─── Selected extract
Combine signals into a **confidence score**:

* +0.9 Regex “hard” match (e.g., OpenSSH private key)
* +0.7 Regex “soft” match (e.g., AWS secret 40‑char near keyword)
* +0.4 Entropy pass
* +0.2 Suspicious filename/path
* –0.5 Suppressor keyword/file
* +0.2 Structural check passes (e.g., JWT decodes)

**Severity**

* **Critical**: private keys, cloud root creds, Docker auth, DB creds in URLs, verified JWT signing keys.
* **High**: API tokens (GitHub/GitLab/Slack/Stripe), secrets in ENV/ARG history.
* **Medium**: high‑entropy candidates with strong context.
* **Low**: weak context/entropy only, or likely sample values.

**De‑dupe** same value across files/layers/envs; keep a single canonical record with **occurrence list**.
──────
In the secret-scanning scoring notes, how much does a suppressor keyword or file change the confidence score?
─── Listing
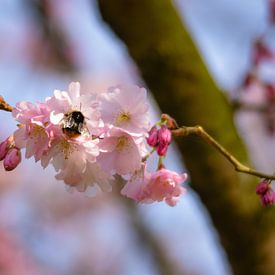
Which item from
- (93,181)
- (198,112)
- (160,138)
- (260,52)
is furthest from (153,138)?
(260,52)

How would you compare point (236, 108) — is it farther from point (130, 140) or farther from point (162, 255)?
point (162, 255)

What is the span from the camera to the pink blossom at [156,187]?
3.67 ft

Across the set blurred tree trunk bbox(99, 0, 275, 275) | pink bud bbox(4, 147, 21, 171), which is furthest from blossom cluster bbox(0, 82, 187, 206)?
blurred tree trunk bbox(99, 0, 275, 275)

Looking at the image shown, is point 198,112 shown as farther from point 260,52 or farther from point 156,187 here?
point 260,52

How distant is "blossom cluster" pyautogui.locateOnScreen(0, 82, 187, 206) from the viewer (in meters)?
0.98

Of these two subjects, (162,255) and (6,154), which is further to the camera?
(162,255)

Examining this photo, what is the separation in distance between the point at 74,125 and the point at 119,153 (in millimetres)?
85

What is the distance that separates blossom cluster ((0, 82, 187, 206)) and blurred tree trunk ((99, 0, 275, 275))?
2.41 feet

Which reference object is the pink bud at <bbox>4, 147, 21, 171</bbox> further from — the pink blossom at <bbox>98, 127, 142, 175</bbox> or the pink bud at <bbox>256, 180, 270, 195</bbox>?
the pink bud at <bbox>256, 180, 270, 195</bbox>

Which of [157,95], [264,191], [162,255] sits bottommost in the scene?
[162,255]

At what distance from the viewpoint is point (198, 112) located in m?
1.80

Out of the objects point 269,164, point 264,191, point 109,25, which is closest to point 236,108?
point 109,25

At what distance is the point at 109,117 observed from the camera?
1030 mm

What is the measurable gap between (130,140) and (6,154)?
0.21 metres
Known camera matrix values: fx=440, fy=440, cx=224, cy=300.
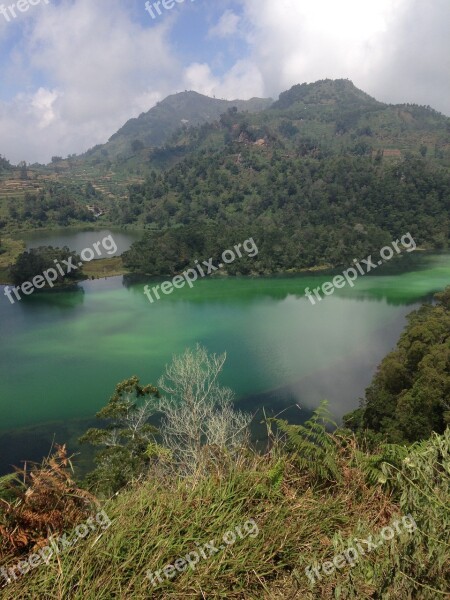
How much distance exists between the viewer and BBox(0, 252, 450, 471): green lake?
19750 mm

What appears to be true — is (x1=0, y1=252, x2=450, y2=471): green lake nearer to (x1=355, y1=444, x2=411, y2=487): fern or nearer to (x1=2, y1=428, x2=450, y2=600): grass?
(x1=2, y1=428, x2=450, y2=600): grass

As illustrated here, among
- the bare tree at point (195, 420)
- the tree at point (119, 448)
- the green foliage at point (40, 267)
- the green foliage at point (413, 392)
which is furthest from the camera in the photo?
the green foliage at point (40, 267)

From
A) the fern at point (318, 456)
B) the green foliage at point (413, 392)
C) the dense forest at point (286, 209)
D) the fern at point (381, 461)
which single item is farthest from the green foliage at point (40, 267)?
the fern at point (381, 461)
──────
*Solution for this task*. It lowers the score by 0.5 (–0.5).